The Saxons entered the town through a section of the old Roman walls that were apparently purposefully neglected by Ivar to lure the Saxons in the town. Once the army formed up, the Saxon forces were split into two. Aethelwulf's force, numbering several hundreds of his own men and Heahmund's well-trained troops were met by a foglike wall of smoldering smoke, out of which Danish arrows started to fly, taking out some Saxons. Moving out to meet heir invisible opponents, the Saxons were then trapped as the Norsemen raised wooden barricades to contain them while the archers continued depleting their ranks. The Saxons were then lured into small streets and alleyways that were laden with low standing spikes upon which dozens of men fell, fatally wounding themselves. The norsemen finally emerged from cover before engaging Aethelwufl's forces into vicious, close-quarter street fighting. Heahmund's force were likewise trapped in a street where the norsemen poured oil on the floor before lightning it, which burnt and killed several Saxons. Hundreds of Saxon forces then emerged to confront Ivar, who, sitting ferociously, provoked the frightened Saxon warriors, claiming they couldn't kill him. "Do you not know who I am? You cannot kill me! Do you not know who I am?I am Ivar the Boneless!" While the fight continued to rage throughout the town, Ubbe's men then came out to meet the Saxons led by Heahmund's, who showed formidable skill, taking out several norsemen before facing Ivar, crazily applauding him. Before Hehmund's had the time to engage him, however, a shield wall formed up between them, and unfortunately for the Saxons, they found themselves unable to break through, while Aethelred, King Aethelwulf's son, was injured in the shoulder by an arrow after killing several norsemen. The Saxon forces, quite depleted and with their morale now really low, retreated, leaving hundreds of dead but showing the norsemen that the fight wasn't over.

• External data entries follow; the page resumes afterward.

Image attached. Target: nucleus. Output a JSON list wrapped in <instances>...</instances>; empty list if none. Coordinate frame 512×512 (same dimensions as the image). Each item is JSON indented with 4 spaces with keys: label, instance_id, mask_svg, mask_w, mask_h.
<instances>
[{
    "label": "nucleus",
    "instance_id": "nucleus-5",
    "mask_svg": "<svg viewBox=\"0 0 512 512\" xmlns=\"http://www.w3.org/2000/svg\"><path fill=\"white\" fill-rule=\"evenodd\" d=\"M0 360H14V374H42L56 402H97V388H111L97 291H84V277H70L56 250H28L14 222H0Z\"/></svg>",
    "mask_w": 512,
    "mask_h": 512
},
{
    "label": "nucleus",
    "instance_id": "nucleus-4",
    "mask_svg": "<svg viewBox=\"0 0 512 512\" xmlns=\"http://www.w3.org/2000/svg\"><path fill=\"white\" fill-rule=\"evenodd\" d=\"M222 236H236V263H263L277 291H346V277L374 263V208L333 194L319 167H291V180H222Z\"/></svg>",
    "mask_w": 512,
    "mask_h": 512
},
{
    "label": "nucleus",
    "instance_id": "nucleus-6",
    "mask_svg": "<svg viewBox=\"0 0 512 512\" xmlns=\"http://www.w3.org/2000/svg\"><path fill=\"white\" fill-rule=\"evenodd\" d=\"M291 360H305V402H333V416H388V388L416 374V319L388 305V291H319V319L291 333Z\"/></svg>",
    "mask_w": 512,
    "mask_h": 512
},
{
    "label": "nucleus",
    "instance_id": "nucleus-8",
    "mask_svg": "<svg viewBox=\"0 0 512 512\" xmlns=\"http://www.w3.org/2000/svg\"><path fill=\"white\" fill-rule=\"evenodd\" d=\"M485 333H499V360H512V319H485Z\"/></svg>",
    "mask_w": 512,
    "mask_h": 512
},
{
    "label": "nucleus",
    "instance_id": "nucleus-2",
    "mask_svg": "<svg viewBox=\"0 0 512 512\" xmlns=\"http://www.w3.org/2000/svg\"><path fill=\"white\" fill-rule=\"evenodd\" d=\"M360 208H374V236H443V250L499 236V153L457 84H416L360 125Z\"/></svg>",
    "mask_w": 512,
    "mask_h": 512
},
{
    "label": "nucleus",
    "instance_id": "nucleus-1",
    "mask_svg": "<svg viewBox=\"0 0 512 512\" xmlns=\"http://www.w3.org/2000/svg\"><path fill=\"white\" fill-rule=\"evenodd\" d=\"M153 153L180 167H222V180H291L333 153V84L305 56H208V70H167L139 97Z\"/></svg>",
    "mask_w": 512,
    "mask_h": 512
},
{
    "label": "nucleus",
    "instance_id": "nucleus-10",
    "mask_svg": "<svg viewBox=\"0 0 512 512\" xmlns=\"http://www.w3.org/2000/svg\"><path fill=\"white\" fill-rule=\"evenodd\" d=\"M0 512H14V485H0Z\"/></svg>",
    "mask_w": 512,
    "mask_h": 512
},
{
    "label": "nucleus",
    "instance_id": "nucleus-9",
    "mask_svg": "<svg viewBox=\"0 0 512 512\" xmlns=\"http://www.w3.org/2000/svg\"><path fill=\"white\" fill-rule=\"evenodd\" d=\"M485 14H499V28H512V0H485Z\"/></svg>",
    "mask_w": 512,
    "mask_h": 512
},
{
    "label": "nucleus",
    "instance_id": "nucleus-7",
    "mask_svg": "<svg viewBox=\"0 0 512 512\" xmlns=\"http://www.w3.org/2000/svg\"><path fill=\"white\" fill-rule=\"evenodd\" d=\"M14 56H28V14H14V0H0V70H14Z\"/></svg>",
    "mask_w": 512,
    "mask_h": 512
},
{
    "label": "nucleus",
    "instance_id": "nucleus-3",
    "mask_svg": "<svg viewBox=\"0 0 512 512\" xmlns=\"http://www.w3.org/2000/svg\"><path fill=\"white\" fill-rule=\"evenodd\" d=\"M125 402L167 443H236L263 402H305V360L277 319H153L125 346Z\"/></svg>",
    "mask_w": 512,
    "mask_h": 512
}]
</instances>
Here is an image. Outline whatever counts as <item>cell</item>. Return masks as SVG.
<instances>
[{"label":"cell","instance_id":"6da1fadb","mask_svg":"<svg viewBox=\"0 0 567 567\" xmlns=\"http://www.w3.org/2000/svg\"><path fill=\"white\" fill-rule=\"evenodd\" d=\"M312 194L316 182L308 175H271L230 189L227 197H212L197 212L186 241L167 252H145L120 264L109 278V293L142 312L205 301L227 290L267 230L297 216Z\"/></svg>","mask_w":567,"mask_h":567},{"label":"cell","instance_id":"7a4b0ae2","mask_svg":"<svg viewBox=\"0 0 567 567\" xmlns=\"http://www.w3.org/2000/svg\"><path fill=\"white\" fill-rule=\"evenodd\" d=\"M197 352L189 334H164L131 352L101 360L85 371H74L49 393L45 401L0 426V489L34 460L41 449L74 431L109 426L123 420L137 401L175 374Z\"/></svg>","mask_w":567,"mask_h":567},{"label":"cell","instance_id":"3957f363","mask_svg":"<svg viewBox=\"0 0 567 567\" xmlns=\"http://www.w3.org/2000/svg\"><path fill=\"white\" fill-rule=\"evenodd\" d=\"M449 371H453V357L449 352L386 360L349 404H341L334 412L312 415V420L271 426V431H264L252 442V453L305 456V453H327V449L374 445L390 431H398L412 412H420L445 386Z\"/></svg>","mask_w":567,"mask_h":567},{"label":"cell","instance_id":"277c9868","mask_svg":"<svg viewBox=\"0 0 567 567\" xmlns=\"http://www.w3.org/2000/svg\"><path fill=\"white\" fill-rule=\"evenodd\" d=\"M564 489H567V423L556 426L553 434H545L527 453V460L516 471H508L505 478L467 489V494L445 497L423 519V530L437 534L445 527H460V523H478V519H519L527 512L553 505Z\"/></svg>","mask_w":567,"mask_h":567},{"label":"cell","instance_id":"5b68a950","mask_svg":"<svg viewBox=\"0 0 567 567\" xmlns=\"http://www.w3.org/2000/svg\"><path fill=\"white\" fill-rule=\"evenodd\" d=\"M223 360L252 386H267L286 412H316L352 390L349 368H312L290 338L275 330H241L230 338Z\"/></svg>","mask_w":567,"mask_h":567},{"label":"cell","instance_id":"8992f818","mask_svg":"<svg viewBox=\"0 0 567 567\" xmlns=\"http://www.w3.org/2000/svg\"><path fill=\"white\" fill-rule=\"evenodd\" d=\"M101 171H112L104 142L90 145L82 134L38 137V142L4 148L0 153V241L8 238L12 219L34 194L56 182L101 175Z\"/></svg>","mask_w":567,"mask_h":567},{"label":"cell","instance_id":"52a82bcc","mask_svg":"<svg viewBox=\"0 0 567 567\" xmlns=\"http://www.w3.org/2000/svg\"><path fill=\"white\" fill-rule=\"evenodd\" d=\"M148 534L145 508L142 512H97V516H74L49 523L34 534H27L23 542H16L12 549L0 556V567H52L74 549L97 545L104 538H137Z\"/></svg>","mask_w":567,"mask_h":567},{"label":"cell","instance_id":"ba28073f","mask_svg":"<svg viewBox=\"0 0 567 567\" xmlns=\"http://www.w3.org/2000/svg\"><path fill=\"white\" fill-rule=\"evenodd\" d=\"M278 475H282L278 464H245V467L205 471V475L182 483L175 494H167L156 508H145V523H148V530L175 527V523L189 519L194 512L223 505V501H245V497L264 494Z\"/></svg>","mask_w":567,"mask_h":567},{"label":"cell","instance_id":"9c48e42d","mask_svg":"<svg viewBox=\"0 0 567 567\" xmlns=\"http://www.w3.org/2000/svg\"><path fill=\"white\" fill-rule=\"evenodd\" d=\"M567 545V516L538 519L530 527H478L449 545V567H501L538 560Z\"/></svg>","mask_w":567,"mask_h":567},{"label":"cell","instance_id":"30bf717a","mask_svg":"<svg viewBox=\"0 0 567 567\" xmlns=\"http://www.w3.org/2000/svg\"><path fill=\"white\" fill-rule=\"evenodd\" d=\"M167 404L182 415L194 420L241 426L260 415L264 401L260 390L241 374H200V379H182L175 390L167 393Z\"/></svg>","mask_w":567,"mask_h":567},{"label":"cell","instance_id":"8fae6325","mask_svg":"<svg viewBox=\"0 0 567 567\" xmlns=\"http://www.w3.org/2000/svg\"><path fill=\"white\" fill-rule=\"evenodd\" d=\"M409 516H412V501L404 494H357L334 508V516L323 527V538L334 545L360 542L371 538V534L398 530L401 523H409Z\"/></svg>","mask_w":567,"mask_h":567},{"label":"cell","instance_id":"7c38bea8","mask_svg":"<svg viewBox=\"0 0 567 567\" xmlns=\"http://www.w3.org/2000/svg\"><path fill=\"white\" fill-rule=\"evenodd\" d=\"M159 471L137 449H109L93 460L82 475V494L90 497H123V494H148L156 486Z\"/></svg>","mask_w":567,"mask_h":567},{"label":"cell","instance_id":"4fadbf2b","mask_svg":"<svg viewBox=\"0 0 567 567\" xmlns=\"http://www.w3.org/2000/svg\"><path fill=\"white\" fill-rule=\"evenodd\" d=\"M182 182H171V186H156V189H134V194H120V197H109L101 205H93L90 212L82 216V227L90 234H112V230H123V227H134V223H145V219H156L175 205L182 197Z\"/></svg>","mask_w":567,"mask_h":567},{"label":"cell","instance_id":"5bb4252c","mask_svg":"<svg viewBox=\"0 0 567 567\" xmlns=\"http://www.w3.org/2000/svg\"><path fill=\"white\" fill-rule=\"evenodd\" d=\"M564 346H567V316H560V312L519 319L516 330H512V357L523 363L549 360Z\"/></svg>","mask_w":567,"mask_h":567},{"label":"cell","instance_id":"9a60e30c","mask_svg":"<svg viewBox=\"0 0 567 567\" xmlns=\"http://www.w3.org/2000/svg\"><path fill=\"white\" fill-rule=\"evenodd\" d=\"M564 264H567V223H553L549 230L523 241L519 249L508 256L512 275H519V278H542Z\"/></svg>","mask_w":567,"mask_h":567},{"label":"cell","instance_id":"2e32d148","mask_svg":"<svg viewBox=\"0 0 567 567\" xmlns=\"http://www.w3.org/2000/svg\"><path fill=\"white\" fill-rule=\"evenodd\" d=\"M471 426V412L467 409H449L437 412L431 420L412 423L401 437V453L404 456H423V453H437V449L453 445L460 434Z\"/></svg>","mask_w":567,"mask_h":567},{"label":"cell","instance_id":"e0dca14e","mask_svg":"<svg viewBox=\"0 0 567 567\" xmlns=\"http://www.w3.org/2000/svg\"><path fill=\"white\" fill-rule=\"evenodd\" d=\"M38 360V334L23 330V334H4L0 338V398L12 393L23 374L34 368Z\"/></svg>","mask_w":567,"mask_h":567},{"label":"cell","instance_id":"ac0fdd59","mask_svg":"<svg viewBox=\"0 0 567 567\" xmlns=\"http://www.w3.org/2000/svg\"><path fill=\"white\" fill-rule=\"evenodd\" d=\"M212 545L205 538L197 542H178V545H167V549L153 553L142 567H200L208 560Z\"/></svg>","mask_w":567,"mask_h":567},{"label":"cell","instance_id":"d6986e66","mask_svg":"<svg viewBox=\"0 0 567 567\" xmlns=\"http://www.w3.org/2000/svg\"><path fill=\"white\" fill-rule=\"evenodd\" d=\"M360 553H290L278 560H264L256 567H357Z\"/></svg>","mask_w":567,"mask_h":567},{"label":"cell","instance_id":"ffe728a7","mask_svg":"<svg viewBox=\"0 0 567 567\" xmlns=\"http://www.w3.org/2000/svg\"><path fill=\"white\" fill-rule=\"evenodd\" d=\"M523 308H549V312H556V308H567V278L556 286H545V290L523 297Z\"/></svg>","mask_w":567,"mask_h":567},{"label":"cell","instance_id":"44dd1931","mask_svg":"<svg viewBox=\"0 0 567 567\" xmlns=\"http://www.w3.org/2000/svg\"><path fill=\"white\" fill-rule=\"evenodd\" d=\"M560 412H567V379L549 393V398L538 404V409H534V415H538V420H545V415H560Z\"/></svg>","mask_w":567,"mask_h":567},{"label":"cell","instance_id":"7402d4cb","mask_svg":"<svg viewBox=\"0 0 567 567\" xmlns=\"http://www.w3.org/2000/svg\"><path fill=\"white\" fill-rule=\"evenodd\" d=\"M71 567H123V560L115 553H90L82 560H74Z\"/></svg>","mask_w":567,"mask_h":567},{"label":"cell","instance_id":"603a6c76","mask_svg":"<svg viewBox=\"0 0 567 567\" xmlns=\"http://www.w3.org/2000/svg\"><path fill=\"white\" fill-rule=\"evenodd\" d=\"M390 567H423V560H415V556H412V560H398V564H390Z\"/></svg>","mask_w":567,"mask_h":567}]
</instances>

The Saxons probably lost a quarter of their forces, with up to 500 dead, while two Ealdorman that accompanied the King and the Bishop were killed in the ferocious street fighting. The fight was not a decisive defeat for the English, who still camp outside the town, waiting for the chance to take the town once and for good. The norsemen however, even though they proved tactful and subtle thanks to Ivar's strategy, took heavy losses, with hundreds of dead, but not enough to deplete the ranks of the Great Heathen Army, still strong enough to defy the Saxon troops.